RAKYAT BERHAK TAU – Menteri Koordinator Bidang Perekonomian Airlangga Hartarto menghadiri sekaligus berdialog dengan para guru besar Universitas Gadjah Mada dalam acara Focus Group Discussion (FGD) bertajuk The Agreement on Reciprocal Trade (ART) Indonesia–Amerika Serikat yang digelar di Balai Senat UGM, Yogyakarta.
Dalam forum akademik tersebut, Airlangga memaparkan berbagai perkembangan terbaru terkait kondisi ekonomi nasional dan dinamika ekonomi global. Ia menegaskan bahwa Indonesia terus memperluas capaian diplomasi ekonomi internasional, khususnya selama masa pemerintahan Presiden Prabowo Subianto.
Menurut Airlangga, pemerintah secara aktif menjalin berbagai kemitraan strategis dan perjanjian perdagangan internasional guna memperkuat posisi Indonesia dalam peta ekonomi global.

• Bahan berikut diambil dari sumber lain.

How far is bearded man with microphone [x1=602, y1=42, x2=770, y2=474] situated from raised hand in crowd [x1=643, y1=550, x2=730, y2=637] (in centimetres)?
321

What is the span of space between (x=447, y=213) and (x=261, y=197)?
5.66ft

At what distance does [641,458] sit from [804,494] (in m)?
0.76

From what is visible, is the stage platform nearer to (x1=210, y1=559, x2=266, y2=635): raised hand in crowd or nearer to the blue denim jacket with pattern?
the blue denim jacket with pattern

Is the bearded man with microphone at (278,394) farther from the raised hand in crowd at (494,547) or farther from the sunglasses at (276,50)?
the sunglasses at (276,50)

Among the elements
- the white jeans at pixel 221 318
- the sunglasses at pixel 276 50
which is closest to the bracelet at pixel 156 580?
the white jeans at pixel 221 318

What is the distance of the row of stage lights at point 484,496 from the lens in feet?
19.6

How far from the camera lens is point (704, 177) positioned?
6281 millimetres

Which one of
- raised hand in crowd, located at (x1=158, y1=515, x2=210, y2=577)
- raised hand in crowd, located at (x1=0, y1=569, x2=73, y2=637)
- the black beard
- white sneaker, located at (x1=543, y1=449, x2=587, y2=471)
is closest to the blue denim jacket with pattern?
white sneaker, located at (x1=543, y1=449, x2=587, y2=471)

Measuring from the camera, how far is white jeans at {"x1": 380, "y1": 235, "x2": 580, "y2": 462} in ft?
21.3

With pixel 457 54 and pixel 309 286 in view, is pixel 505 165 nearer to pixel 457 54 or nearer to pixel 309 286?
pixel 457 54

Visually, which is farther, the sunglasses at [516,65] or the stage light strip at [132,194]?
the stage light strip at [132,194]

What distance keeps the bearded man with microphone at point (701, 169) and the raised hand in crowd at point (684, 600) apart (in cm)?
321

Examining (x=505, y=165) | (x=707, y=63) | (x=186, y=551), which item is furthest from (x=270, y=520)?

“Indonesia terus memperluas kerja sama perdagangan melalui berbagai forum global dan perjanjian ekonomi strategis,” ujarnya.
Beberapa kerja sama yang menjadi fokus pemerintah antara lain perundingan IEU-CEPA dengan Uni Eropa, keikutsertaan dalam Regional Comprehensive Economic Partnership, negosiasi I-EAEU CEPA, serta keterlibatan aktif Indonesia di forum internasional seperti BRICS, G20, Organisation for Economic Co-operation and Development, Association of Southeast Asian Nations, dan perundingan akses ke Comprehensive and Progressive Agreement for Trans-Pacific Partnership.
Selain itu, pemerintah juga tengah melakukan negosiasi tarif perdagangan dengan Amerika Serikat yang diharapkan dapat membuka peluang lebih besar bagi ekspor Indonesia, terutama bagi sektor industri padat karya. Langkah tersebut dinilai penting untuk mendorong peningkatan lapangan kerja dan memperkuat daya saing produk nasional di pasar global.
Airlangga menjelaskan bahwa Amerika Serikat selama ini memiliki posisi strategis dalam hubungan perdagangan dengan Indonesia. Negeri tersebut secara konsisten menjadi salah satu penyumbang surplus perdagangan terbesar sekaligus menjadi destinasi ekspor utama bagi produk-produk Indonesia.
Dalam kesempatan yang sama, Airlangga juga menyoroti perkembangan proses perundingan The Agreement on Reciprocal Trade (ART) antara Indonesia dan Amerika Serikat. Ia menegaskan bahwa proses tersebut terus dilakukan melalui komunikasi intensif dengan berbagai pemangku kepentingan, termasuk kalangan akademisi.
Pemerintah, kata dia, juga berkomitmen menjaga transparansi dalam setiap tahapan perundingan dengan menyampaikan perkembangan kepada publik melalui media massa.
“Transparansi dan akuntabilitas menjadi prinsip penting dalam proses perundingan ART Indonesia–Amerika Serikat,” tegasnya.
Menutup dialog tersebut, Airlangga menyampaikan apresiasi kepada para guru besar dan civitas akademika UGM yang terus membuka ruang diskusi akademis untuk memberikan masukan terhadap kebijakan pemerintah.
Ia menilai kontribusi pemikiran dari kalangan akademisi sangat penting dalam memperkuat kualitas kebijakan ekonomi nasional di tengah dinamika global yang terus berubah.